In
near future Germany, immigrants and neo-Nazis openly clash on the streets and
emergency services never venture into certain neighborhoods. A robot also plays
a minor role, if you were wondering what made it near-futuristic. Murder might
be a common occurrence, but not for Eliana. She will deal with some pretty
unsavory people for the sake of revenge in Adolfo Kolmerer & William James’
Snowflake (trailer here), which screens
tonight during Cinepocalypse 2017 in Chicago.
Javid
and Tan shot up the kabab shop where Eliana’s late parents were eating, because
they are violent knuckleheads. They deserve some harsh payback, even though
they are products of their savage environment. They too seek revenge for the
deaths of their families, which they blame on a former security minister turned
outlaw paramilitary leader—not without some justification. With the help of her
family’s former bodyguard Carson, Eliana will hire some of Europe’s vilest assassins
to cap Javid and Tan.
There
will be considerable collateral damage, which nobody knows better than Arend
Remmers, the screenwriting dentist. Every violent scene he writes comes true.
When Javid and Tan find an incomplete early draft, they pay him a little visit
hoping to strong arm a better ending out of him, but it is hard to get around
certain principles of screenwriting.

Written tasks:
A. Return the passage of the Snowflake review that begins at the words "When Javid and" and stops after "principles of screenwriting.".
B. In the Snowflake review, what position did Carson once hold?
C. Which characters in the film does the Snowflake review mention by name?
The listing isn't needed for anything asked here.

Dataset rows:

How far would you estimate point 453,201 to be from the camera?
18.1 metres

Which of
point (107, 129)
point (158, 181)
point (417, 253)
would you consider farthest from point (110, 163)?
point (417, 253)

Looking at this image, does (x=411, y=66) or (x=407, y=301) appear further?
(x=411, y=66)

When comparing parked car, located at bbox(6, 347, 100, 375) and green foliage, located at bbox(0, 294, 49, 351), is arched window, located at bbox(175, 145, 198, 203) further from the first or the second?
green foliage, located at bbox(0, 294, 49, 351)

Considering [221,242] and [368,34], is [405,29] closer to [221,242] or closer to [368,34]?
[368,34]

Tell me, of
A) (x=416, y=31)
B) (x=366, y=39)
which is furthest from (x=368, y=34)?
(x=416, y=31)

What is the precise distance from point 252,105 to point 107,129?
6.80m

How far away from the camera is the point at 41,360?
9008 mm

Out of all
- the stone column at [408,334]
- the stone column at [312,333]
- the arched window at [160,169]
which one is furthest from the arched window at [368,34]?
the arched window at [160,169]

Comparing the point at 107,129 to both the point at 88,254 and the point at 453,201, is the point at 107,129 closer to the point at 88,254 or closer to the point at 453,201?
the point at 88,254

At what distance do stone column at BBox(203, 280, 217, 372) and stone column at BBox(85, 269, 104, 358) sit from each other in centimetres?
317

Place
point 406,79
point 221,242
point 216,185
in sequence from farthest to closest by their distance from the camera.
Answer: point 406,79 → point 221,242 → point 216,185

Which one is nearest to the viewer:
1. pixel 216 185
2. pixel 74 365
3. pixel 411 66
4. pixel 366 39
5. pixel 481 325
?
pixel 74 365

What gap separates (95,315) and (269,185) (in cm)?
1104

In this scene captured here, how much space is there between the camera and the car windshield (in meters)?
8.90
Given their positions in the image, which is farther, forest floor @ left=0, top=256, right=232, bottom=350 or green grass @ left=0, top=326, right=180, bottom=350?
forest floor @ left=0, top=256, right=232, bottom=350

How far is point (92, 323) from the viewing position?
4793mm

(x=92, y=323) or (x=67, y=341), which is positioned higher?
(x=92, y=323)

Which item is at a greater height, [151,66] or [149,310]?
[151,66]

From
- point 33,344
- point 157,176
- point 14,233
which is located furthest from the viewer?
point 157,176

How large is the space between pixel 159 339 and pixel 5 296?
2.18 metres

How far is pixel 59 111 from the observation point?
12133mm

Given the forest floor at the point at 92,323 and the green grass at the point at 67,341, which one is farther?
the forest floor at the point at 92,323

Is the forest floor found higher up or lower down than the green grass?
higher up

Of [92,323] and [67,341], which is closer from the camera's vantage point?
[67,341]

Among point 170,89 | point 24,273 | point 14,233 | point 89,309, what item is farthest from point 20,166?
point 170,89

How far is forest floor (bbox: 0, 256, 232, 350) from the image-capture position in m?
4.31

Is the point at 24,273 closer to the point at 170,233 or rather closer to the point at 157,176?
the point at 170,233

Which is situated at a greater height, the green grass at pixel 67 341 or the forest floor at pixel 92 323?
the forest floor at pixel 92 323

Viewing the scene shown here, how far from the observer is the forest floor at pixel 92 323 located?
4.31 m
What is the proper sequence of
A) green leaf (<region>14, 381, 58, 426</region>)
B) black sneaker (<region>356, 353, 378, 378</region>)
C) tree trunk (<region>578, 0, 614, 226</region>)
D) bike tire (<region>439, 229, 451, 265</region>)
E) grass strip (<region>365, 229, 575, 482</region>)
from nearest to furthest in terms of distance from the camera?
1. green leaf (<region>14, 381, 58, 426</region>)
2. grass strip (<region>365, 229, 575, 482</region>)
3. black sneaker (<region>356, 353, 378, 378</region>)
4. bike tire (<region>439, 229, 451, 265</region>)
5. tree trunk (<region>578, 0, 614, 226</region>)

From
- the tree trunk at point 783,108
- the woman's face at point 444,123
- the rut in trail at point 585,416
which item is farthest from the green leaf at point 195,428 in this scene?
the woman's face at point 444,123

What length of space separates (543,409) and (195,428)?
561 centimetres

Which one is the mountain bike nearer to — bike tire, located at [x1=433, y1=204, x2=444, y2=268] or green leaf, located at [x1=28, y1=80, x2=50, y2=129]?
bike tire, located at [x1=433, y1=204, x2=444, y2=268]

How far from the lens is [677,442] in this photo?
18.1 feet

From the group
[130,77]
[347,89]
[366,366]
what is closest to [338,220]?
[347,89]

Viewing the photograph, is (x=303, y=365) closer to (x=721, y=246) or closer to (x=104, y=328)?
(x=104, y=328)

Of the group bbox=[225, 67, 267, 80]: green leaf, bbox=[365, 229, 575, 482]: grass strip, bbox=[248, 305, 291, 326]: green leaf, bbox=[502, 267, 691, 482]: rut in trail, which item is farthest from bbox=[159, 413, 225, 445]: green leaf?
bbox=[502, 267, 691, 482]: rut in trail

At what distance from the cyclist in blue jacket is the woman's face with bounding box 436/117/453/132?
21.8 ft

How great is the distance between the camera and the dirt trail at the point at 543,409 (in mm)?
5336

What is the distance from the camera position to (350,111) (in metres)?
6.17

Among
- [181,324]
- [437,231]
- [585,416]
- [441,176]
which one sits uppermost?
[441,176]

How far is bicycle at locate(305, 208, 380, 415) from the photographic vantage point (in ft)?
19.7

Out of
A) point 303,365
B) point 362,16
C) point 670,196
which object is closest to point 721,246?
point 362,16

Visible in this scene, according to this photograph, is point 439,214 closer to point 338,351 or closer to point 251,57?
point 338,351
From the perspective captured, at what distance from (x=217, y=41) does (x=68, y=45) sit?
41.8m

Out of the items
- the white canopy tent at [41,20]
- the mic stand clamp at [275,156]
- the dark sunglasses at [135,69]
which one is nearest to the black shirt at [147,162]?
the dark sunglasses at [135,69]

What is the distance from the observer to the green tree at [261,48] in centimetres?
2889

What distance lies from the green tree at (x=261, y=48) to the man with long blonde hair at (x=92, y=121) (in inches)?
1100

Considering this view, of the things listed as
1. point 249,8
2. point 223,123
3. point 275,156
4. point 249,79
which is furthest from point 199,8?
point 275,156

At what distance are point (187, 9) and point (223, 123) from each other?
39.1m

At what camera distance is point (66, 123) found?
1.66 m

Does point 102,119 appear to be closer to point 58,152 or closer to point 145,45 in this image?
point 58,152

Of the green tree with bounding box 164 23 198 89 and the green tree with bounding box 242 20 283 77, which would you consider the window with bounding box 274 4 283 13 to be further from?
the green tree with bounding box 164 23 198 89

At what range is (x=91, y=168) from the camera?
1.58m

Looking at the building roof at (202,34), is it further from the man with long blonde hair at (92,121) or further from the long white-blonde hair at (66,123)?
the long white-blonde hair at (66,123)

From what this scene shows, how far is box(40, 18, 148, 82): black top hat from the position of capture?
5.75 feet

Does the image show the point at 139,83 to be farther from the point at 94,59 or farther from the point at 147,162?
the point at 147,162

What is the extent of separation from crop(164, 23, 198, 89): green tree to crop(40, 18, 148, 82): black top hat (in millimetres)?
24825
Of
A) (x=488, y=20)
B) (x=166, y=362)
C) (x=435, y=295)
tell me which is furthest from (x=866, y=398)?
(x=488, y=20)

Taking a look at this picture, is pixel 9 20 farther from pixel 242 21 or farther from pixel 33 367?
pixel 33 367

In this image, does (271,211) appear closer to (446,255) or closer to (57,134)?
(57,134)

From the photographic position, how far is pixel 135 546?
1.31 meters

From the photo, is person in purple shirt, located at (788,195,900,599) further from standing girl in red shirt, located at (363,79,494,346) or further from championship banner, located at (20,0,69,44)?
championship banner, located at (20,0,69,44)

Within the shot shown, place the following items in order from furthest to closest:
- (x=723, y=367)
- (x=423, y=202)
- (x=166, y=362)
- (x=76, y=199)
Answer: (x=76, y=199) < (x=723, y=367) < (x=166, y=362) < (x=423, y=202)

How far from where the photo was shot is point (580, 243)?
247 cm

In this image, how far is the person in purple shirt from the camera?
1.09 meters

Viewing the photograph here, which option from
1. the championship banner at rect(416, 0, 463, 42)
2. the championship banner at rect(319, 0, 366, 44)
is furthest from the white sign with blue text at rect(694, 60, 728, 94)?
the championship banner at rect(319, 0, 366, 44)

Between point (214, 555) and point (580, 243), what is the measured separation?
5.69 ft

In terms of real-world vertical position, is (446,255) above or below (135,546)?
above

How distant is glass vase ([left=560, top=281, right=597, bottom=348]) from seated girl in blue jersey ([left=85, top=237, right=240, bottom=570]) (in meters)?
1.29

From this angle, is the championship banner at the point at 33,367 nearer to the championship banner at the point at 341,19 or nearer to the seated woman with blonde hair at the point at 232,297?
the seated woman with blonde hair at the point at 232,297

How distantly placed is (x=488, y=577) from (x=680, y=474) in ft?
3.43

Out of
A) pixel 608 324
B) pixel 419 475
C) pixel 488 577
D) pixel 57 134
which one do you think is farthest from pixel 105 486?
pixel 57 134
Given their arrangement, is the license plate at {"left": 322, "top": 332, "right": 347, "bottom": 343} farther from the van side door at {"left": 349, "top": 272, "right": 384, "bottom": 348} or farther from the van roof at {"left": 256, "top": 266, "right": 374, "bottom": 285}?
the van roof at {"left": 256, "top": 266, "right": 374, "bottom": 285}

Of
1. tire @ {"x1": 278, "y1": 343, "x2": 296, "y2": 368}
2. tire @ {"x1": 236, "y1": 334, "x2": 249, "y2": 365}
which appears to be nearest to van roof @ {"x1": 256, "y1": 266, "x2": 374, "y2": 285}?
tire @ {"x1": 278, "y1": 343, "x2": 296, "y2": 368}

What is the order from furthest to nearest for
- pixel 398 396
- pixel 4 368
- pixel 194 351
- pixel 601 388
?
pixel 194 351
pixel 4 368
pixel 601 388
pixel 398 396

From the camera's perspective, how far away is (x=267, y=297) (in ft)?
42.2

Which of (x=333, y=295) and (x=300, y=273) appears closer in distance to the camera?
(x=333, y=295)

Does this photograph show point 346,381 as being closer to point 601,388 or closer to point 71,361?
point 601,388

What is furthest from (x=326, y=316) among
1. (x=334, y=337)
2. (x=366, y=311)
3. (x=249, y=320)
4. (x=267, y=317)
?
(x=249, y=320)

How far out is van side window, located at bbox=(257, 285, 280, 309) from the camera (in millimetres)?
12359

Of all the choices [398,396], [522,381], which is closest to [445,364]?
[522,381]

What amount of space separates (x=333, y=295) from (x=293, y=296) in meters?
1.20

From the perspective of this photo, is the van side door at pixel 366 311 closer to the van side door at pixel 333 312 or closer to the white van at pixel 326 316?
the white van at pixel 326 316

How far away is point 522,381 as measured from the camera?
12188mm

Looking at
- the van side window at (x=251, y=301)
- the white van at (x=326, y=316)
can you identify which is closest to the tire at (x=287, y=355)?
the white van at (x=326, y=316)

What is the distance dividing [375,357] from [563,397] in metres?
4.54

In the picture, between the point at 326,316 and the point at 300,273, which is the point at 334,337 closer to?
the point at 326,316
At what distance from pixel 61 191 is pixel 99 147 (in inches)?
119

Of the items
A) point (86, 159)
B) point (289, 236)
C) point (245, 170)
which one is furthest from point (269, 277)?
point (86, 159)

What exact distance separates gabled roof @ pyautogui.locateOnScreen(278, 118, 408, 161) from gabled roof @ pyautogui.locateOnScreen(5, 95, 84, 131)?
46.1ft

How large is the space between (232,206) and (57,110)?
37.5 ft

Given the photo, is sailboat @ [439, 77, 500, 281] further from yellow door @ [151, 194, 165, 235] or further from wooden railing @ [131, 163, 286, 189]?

Final results:
A.
When Javid and Tan find an incomplete early draft, they pay him a little visit
hoping to strong arm a better ending out of him, but it is hard to get around
certain principles of screenwriting.

B. Bodyguard to Eliana's family.

C. Eliana, Javid, Tan, Carson, Arend Remmers